== Problem ==
Nothing but the lines from the top of the following entries through the line with "OPTIREG™ Linear" should be printed, exactly as they are.

== Provided records ==

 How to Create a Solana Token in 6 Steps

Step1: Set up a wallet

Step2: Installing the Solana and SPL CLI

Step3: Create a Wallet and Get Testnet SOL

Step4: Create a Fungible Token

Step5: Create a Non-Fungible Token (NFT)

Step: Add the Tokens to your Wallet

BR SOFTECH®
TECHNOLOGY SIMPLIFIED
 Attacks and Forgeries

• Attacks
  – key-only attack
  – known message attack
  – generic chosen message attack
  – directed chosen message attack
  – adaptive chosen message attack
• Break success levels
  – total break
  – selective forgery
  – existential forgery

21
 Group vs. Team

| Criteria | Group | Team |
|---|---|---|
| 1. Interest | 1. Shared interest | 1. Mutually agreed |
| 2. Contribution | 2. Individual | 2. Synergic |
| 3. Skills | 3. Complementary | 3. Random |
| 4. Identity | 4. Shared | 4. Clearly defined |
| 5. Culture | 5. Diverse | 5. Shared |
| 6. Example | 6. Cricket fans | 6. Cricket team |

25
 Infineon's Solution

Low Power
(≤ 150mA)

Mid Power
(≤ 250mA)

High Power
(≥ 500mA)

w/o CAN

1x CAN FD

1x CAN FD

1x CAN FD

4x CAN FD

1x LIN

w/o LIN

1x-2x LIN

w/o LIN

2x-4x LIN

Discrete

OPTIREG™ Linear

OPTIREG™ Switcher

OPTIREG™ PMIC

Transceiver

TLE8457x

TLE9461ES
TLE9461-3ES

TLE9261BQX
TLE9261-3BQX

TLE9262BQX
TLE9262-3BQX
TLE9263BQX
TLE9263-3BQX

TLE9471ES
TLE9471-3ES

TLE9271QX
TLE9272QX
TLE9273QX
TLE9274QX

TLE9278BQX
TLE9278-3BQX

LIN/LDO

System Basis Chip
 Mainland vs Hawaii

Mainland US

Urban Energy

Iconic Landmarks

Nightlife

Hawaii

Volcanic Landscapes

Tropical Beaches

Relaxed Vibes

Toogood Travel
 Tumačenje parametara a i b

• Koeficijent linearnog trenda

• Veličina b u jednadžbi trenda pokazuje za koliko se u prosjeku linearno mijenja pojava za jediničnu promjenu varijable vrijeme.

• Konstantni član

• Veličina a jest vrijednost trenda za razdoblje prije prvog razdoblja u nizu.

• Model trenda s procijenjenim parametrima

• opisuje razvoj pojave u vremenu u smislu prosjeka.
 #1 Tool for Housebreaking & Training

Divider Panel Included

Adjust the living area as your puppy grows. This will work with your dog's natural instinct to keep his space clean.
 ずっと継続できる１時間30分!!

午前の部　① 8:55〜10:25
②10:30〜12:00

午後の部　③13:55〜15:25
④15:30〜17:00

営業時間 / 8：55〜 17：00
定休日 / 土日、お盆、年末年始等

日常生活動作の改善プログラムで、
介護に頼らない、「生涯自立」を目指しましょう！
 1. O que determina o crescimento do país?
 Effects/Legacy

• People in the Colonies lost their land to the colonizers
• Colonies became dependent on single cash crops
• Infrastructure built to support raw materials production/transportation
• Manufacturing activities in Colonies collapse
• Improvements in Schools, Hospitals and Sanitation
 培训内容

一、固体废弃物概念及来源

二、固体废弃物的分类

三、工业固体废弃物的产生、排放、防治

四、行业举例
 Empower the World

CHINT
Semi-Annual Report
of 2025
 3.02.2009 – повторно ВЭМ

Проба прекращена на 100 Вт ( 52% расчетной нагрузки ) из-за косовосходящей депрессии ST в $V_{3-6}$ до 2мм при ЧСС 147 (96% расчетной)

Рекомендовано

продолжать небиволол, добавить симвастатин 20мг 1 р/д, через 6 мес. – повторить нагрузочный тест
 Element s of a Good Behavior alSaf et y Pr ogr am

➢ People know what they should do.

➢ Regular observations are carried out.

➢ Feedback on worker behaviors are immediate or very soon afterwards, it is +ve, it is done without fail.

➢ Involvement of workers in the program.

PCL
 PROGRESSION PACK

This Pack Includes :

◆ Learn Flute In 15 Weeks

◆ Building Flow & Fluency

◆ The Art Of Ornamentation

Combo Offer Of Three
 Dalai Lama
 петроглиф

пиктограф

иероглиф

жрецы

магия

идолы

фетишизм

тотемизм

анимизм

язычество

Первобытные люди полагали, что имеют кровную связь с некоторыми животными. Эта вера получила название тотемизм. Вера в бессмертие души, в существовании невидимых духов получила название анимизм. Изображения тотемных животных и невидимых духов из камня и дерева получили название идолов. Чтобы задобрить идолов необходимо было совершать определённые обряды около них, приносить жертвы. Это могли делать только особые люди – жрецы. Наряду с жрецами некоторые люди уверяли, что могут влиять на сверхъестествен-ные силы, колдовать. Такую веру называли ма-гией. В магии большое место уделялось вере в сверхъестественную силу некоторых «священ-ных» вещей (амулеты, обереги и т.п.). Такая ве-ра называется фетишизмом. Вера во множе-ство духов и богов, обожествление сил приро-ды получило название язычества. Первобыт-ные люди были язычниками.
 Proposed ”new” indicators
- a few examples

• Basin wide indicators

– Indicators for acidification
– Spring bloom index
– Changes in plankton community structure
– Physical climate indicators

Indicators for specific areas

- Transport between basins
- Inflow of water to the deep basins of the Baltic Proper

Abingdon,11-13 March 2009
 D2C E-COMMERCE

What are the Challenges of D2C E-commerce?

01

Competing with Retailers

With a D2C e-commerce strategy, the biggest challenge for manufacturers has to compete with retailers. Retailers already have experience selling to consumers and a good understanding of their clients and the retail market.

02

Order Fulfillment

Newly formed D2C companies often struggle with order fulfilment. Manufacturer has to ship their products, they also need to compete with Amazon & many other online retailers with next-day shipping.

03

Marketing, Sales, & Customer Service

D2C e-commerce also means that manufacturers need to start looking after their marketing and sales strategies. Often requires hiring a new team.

== Exercise solution ==
 How to Create a Solana Token in 6 Steps

Step1: Set up a wallet

Step2: Installing the Solana and SPL CLI

Step3: Create a Wallet and Get Testnet SOL

Step4: Create a Fungible Token

Step5: Create a Non-Fungible Token (NFT)

Step: Add the Tokens to your Wallet

BR SOFTECH®
TECHNOLOGY SIMPLIFIED
 Attacks and Forgeries

• Attacks
  – key-only attack
  – known message attack
  – generic chosen message attack
  – directed chosen message attack
  – adaptive chosen message attack
• Break success levels
  – total break
  – selective forgery
  – existential forgery

21
 Group vs. Team

| Criteria | Group | Team |
|---|---|---|
| 1. Interest | 1. Shared interest | 1. Mutually agreed |
| 2. Contribution | 2. Individual | 2. Synergic |
| 3. Skills | 3. Complementary | 3. Random |
| 4. Identity | 4. Shared | 4. Clearly defined |
| 5. Culture | 5. Diverse | 5. Shared |
| 6. Example | 6. Cricket fans | 6. Cricket team |

25
 Infineon's Solution

Low Power
(≤ 150mA)

Mid Power
(≤ 250mA)

High Power
(≥ 500mA)

w/o CAN

1x CAN FD

1x CAN FD

1x CAN FD

4x CAN FD

1x LIN

w/o LIN

1x-2x LIN

w/o LIN

2x-4x LIN

Discrete

OPTIREG™ Linear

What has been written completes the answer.